__Brano da leggere__
--

Nell’imprimere, così, alla fattispecie un’identità giuridica ritenuta coerente con la volontà negoziale canonizzata negli accordi tra le parti, la Corte d’Appello ha infatti esercitato il proprio giudizio nei limiti propri della fase rescindente che ha inizialmente avuto luogo davanti ad essa, e la cui funzione, si è detto, è volta ad accertare se la decisione arbitrale, ove impugnata sotto tale angolazione, non risulti infirmata dalla violazione delle regole di diritto a mente, ora, dell’art. 829, comma 3, cod. proc. civ. Il dissenso, in tal senso, marcato dal decidente, a fronte del responso arbitrale, è perciò diretto riflesso dell’errore di diritto in cui gli arbitri erano incorsi nell’interpretare la res litigiosa in modo non corrispondente alla volontà esternata dalle parti nel dar vita all’accordo negoziale oggetto di lite, sicché la Corte d’Appello, allorché ha reso della vicenda una lettura ritenuta rispettosa della volontà negoziale delle parti, censurando, segnatamente il lodo per la «violazione delle regole ermeneutiche di cui all’art. 1362 c.c.», non ha fatto altro che prendere atto e sanzionare conseguentemente il vizio ermeneutico della decisione impugnata. E’ vero che il sottile confine che corre tra accertamento in fatto e giudizio di diritto quando oggetto di scrutinio sia un errore ermeneutico possa indurre facilmente a credere che, allorché lo si rilevi o lo si sanzioni, ci si trovi in presenza non di un’erronea ricognizione della fattispecie astratta ma di un’erronea ricostruzione della fattispecie concreta, ma non è questo il nostro caso, poiché la Corte d’Appello, attinta per questo dall’impugnante, ha inteso esattamente sindacare l’errore interpretativo commesso dagli arbitri nel dare alla specie al loro esame una qualificazione frutto di errata ricognizione della fattispecie astratta.
3.1. Con il secondo motivo di ricorso si lamenta la violazione e falsa applicazione degli artt. 829 ed 830 cod. proc. civ. Si sostiene che la Corte d’Appello avrebbe rilevato l’errore di sussunzione attribuito agli arbitri nel ricondurre la fattispecie in esame all’art. 1453 cod. civ. attribuendo al lodo un contenuto ad esso estraneo dato che gli arbitri non avevano dichiarato la risoluzione del contratto per avere il Comune trasferito la proprietà di un bene parzialmente altrui, ma perché i diversi inadempimenti imputati al Comune si erano protratti per oltre sei anni tanto da rendere impossibile la realizzazione degli interventi.

--

__Compito assegnato__
Riporta parola per parola il tratto del brano sul lodo arbitrale che va da "3.1. Con il" a "realizzazione degli interventi.".

Record estratti:
--

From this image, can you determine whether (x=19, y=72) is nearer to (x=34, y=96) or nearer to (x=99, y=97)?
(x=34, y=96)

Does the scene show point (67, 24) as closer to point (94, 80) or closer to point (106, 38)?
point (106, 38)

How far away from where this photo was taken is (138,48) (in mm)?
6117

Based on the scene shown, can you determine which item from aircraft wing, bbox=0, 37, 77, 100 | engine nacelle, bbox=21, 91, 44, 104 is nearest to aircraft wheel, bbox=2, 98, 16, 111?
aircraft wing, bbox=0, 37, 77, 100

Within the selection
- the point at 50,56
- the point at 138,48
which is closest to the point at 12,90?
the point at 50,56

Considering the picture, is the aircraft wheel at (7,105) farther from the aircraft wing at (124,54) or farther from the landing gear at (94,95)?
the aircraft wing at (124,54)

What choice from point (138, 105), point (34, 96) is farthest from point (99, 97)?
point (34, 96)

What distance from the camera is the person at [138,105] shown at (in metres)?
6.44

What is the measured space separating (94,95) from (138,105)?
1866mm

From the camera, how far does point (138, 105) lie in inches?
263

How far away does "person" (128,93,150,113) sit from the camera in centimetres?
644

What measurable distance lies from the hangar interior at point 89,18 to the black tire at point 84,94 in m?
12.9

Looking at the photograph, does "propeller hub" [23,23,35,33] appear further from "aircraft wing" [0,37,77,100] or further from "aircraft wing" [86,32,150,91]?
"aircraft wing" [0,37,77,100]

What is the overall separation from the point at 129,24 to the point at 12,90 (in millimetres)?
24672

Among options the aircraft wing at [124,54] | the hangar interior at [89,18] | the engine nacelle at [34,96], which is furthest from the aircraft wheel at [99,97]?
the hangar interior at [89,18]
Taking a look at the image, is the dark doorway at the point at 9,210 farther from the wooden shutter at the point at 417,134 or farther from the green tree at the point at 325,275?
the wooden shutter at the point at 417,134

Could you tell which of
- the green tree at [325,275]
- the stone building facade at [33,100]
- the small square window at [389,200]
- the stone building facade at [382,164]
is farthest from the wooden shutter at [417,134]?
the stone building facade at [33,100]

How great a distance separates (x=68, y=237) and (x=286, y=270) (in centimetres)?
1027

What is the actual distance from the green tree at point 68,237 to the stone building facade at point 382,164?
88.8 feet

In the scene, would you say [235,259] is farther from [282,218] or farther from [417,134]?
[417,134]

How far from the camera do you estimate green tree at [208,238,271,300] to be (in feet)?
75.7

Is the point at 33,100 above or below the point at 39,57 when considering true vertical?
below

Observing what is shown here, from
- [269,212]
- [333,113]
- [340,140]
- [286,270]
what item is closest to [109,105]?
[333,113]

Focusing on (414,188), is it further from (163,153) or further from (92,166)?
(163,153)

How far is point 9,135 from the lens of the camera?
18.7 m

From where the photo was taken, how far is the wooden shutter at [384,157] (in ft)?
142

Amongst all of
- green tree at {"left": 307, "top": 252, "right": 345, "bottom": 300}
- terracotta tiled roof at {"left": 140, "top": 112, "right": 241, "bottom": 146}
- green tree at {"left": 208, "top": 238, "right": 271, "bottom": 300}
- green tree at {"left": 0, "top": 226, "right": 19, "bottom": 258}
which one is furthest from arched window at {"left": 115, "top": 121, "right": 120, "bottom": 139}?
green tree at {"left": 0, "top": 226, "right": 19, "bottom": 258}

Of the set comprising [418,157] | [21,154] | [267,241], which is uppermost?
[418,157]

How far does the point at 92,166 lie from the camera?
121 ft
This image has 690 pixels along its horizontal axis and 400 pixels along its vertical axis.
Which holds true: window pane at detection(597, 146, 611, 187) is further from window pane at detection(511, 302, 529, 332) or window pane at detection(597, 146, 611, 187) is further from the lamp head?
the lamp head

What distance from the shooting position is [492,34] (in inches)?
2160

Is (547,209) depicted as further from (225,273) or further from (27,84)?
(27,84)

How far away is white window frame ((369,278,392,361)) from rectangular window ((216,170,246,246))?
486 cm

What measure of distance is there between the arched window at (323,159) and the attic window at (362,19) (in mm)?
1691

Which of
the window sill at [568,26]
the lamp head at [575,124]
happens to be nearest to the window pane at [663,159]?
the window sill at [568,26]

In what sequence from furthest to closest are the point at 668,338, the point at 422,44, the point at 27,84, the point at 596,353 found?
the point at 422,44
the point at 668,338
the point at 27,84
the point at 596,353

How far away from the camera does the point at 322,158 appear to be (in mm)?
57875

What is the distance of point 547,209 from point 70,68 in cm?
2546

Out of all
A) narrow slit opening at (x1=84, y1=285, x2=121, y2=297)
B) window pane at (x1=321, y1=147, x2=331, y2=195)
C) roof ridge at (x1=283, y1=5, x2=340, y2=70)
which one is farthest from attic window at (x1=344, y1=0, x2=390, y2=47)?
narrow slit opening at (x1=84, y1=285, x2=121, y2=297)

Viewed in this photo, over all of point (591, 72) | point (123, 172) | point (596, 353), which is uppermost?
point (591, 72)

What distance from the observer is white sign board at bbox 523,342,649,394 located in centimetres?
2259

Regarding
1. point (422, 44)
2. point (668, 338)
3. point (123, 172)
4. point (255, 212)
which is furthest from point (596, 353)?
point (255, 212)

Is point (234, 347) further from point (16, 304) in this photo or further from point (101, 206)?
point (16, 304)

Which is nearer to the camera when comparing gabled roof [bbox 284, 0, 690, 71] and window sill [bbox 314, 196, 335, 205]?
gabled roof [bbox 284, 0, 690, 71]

--

__Risposta__
3.1. Con il secondo motivo di ricorso si lamenta la violazione e falsa applicazione degli artt. 829 ed 830 cod. proc. civ. Si sostiene che la Corte d’Appello avrebbe rilevato l’errore di sussunzione attribuito agli arbitri nel ricondurre la fattispecie in esame all’art. 1453 cod. civ. attribuendo al lodo un contenuto ad esso estraneo dato che gli arbitri non avevano dichiarato la risoluzione del contratto per avere il Comune trasferito la proprietà di un bene parzialmente altrui, ma perché i diversi inadempimenti imputati al Comune si erano protratti per oltre sei anni tanto da rendere impossibile la realizzazione degli interventi.